“To love at all is to be vulnerable. Love anything and your heart will be wrung and possibly broken. If you want to make sure of keeping it intact you must give it to no one, not even an animal. Wrap it carefully round with hobbies and little luxuries; avoid all entanglements. Lock it up safe in the casket or coffin of your selfishness. But in that casket, safe, dark, motionless, airless, it will change. It will not be broken; it will become unbreakable, impenetrable, irredeemable. To love is to be vulnerable.” –C.S. Lewis
I kept thinking of this quote by C. S. Lewis as I read Marilynne Robinson’s latest novel, Lila. The title character has hardly had any opportunities in her life to love, and the idea of it terrifies her. She cannot figure out how to receive love from the man who becomes her husband and she cannot figure out how to receive it from God. She’s intrigued by both forms of love, and once in a while she lets those loves in, but she holds them loosely, prepared to drop them and move on at any minute.
As a child, Lila knew love only through the woman named Doll who snatched her from her neglectful family’s porch when she was just a toddler and carried her along through all her wanderings in 1920s America. Doll joins up with a group of other drifters, and they all form a sort of family, but Lila’s primary source and object of love remains Doll. When Lila arrives in the town of Gilead, Iowa, Doll is gone from her life, and she is totally alone. She seems to prefer it that way.
Yet for reason she herself doesn’t understand, Lila is drawn to a church and to that church’s preacher, John Ames, who many readers will already know as the narrator of Gilead. Their conversations baffle and fascinate them both—as does their decision to get married. Lila, or at least part of Lila, almost immediately regrets their decision:
She thought, I could tell him I don’t want to be no preacher’s wife. It’s only the truth. I don’t want to live in some town where people know about me and think I’m like an orphan left on the church steps, waiting for somebody to show some kindness, so they taken me in. I don’t want to marry some silvery old man everybody thinks is God. I got St. Louis behind me, and tansy tea, and pretending I’m pretty. Wearing high-heel shoes. Wasn’t no good at that life, but I did try. I got shame like a habit, the only thing I feel except when I’m alone.

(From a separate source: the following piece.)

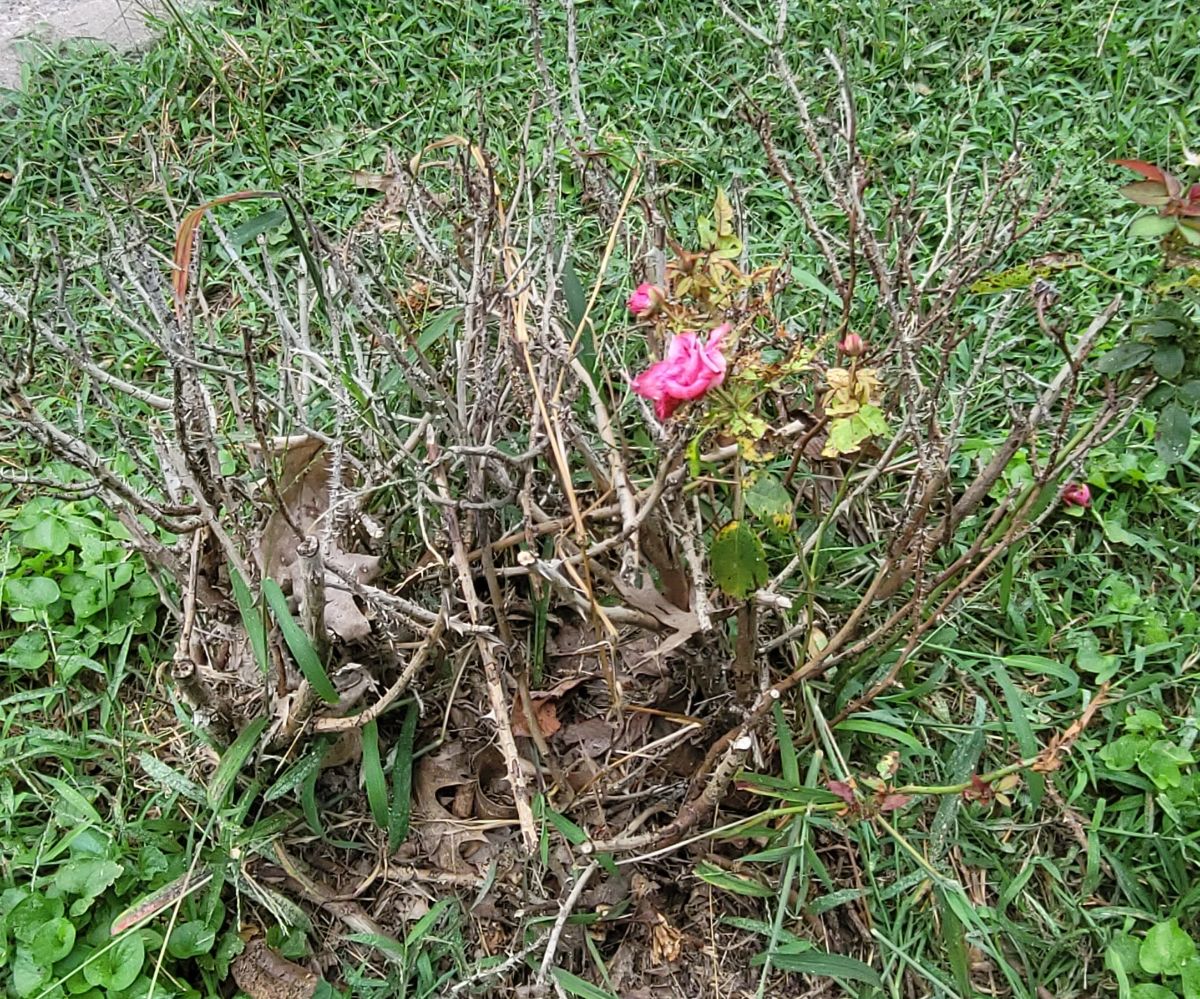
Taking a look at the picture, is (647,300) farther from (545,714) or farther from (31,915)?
(31,915)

Ames never presses Lila. He’s quietly, consistently present to her, but he doesn’t urge her to marry him; he merely makes it clear that he’d like it. And something inside Lila—the part of her that stole his sweater so she could have something that was his—knows she’d like it too. She just doesn’t seem sure that she’s able to accept that love. It’s not just a matter of being embarrassed at her background, although that’s part of it. The real reason for her reticence is harder to pin down, and a lot of the book involves Lila’s effort to understand herself. She looks back over her past and mulls over her present and tries to decide who she will be.

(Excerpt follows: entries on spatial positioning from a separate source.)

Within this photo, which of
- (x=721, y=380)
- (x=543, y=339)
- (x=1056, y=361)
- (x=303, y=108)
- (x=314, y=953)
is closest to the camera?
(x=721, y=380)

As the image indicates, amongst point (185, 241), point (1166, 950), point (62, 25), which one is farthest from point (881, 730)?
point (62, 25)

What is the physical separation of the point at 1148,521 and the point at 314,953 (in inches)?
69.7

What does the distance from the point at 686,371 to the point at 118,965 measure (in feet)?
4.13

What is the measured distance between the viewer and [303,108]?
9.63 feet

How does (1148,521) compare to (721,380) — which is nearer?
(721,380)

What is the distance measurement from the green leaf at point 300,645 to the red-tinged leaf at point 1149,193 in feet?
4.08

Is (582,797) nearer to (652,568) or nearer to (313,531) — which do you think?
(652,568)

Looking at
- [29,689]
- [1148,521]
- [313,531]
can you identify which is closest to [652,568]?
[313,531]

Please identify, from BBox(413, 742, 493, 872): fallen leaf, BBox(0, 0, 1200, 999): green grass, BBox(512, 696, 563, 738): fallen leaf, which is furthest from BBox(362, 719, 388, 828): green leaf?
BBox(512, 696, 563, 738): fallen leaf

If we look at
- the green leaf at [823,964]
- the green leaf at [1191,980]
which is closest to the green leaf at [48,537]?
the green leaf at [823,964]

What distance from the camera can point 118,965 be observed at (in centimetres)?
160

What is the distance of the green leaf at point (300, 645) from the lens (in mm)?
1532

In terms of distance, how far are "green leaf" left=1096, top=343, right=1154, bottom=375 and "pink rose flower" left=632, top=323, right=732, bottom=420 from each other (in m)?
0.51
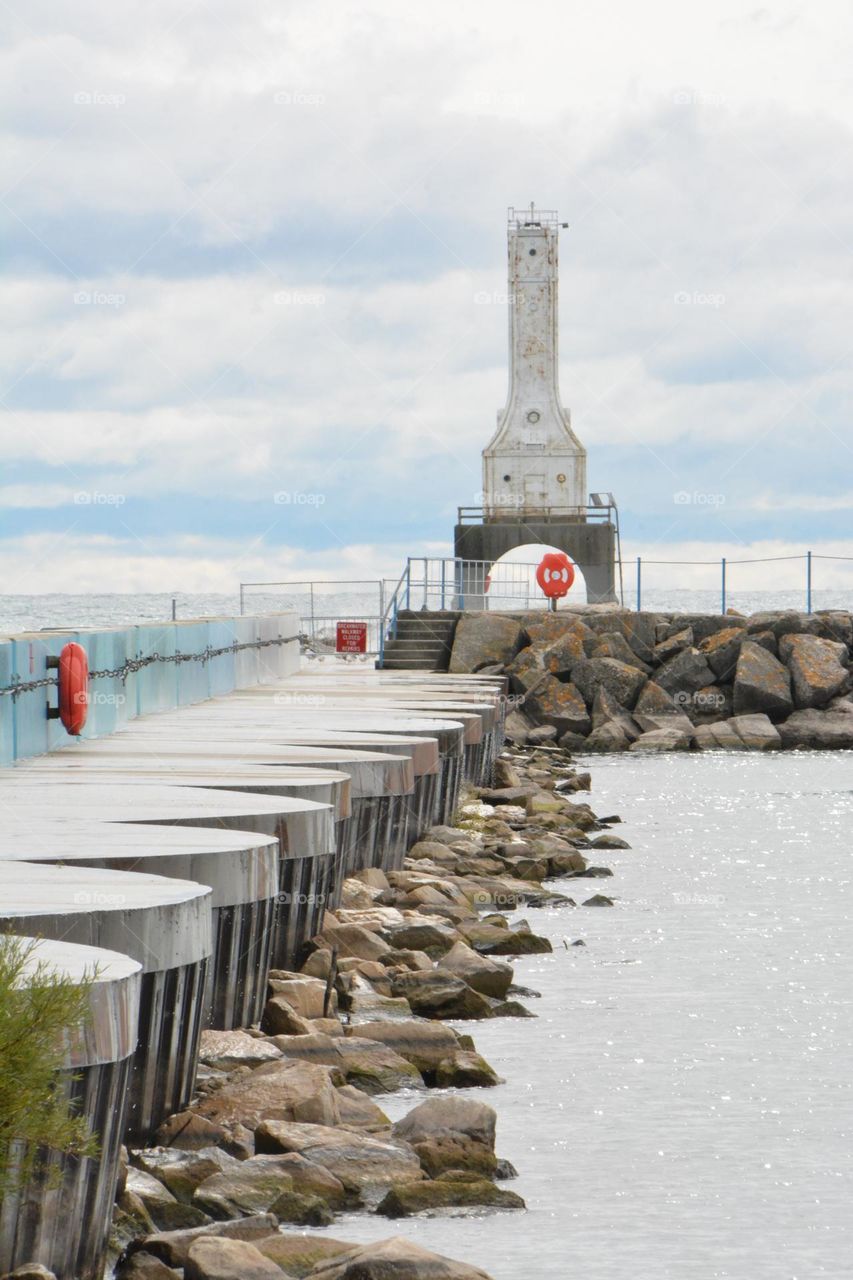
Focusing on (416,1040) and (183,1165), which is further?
(416,1040)

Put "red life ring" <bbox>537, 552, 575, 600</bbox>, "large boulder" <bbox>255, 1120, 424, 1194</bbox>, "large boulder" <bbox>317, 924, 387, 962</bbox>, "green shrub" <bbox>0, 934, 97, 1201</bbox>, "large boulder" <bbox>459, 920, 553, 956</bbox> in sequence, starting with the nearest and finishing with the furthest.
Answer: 1. "green shrub" <bbox>0, 934, 97, 1201</bbox>
2. "large boulder" <bbox>255, 1120, 424, 1194</bbox>
3. "large boulder" <bbox>317, 924, 387, 962</bbox>
4. "large boulder" <bbox>459, 920, 553, 956</bbox>
5. "red life ring" <bbox>537, 552, 575, 600</bbox>

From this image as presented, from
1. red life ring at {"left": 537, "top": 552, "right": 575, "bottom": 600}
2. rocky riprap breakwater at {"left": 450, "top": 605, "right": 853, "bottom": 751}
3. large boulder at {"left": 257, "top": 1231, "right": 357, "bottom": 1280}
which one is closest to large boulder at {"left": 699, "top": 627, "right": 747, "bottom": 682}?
rocky riprap breakwater at {"left": 450, "top": 605, "right": 853, "bottom": 751}

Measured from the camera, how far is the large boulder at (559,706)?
32375 millimetres

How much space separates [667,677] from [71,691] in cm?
2171

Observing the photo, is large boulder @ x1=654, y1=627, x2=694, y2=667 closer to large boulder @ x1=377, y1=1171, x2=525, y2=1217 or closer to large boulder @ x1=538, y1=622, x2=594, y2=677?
large boulder @ x1=538, y1=622, x2=594, y2=677

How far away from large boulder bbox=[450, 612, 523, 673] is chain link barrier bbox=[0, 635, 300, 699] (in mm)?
7275

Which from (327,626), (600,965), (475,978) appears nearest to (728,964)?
(600,965)

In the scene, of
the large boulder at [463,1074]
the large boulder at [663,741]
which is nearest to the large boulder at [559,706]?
the large boulder at [663,741]

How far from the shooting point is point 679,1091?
8.78m

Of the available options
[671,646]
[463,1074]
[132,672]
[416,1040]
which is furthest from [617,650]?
[463,1074]

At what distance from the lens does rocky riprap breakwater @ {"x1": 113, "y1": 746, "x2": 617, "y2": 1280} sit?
562 cm

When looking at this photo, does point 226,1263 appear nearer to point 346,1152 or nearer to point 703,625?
point 346,1152

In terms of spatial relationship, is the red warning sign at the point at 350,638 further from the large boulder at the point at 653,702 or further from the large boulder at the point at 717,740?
the large boulder at the point at 717,740

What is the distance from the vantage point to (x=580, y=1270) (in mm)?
6266
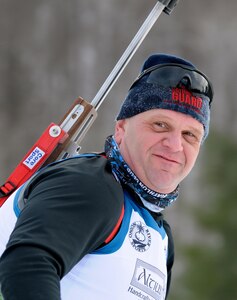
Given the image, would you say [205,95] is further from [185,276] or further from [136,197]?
[185,276]

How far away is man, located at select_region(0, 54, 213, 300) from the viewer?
2.33 meters

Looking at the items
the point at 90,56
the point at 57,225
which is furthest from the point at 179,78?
the point at 90,56

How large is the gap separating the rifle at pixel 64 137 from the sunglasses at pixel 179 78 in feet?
1.37

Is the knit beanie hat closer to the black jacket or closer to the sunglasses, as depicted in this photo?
the sunglasses

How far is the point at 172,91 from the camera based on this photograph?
2957 millimetres

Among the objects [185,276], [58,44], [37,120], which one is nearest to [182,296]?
[185,276]

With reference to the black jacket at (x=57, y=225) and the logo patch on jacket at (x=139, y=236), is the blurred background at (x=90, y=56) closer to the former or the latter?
the logo patch on jacket at (x=139, y=236)

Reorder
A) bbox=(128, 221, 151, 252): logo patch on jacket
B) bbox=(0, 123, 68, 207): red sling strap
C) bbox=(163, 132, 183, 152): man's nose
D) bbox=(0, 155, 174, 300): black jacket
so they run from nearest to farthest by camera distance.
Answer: bbox=(0, 155, 174, 300): black jacket → bbox=(128, 221, 151, 252): logo patch on jacket → bbox=(163, 132, 183, 152): man's nose → bbox=(0, 123, 68, 207): red sling strap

No matter what Lila says and does, John Ames remains constant in his care and concern and love for her. It’s clear that Ames doesn’t just love her as a pastor loves a parishioner; he genuinely enjoys her and the many ways she surprises him. He does sometimes want to pastor her. She notices how eager he is to guide her through the biblical book of Ezekiel, which she decided to read entirely on her own. In some respects, I think their quiet, sometimes reticent love is meant to echo the kind of love God has for humanity. It’s the kind of love that doesn’t cease, even when we back away. Yet Ames doesn’t quite understand Lila; he doesn’t know how unsettled she remains even after their marriage and her pregnancy. Love never stops being scary for her. (Maybe God’s love also never stops being scary.)
The book is written in the third person, but it’s Lila’s mind we’re inside. Those who have read Robinson’s other novels, with their long, complex sentences and sophisticated vocabulary, will find a different voice in Lila. Her sentences are short, her words simple. But that doesn’t mean her thoughts aren’t deep. She wonders over the Bible, considers the nature of love, worries over her the meaning of suffering, and ponders the mystery of existence:
How could it be that none of it mattered? It was most of what happened. But if it did matter, how could the world go on the way it did when there were so many people living the same and worse? Poor was nothing, tired and hungry were nothing. But people only trying to get by, and no respect for them at all, even the wind soiling them. No matter how proud and hard there were, the wind making their faces run with tears. That was existence, and why didn’t it roar and wrench itself apart like the storm it must be, if so much existence is all that bitterness and fear? Even now, thinking of the man who called himself her husband, what if he turned away from her? It would be nothing. What if the child was no child? There would be an evening and a morning.
Marilynne Robinson is one of my favorite writers, possibly America’s greatest living writer. The people in her novels never fail to touch me. I read this book while grieving over the recent and sudden death of my cat, and although there’s nothing in this book that directly relates to my particular pain, I found myself caught up in Lila’s pain and fear and in her choice to press forward, letting each day bring the feelings that it will as she tries to figure out whether and how to give and receive love and how to mourn the loves we lost. These are choices we all have to make, even if our particular circumstances differ. Marilynne Robinson, through her characters, offers wise counsel in difficult times.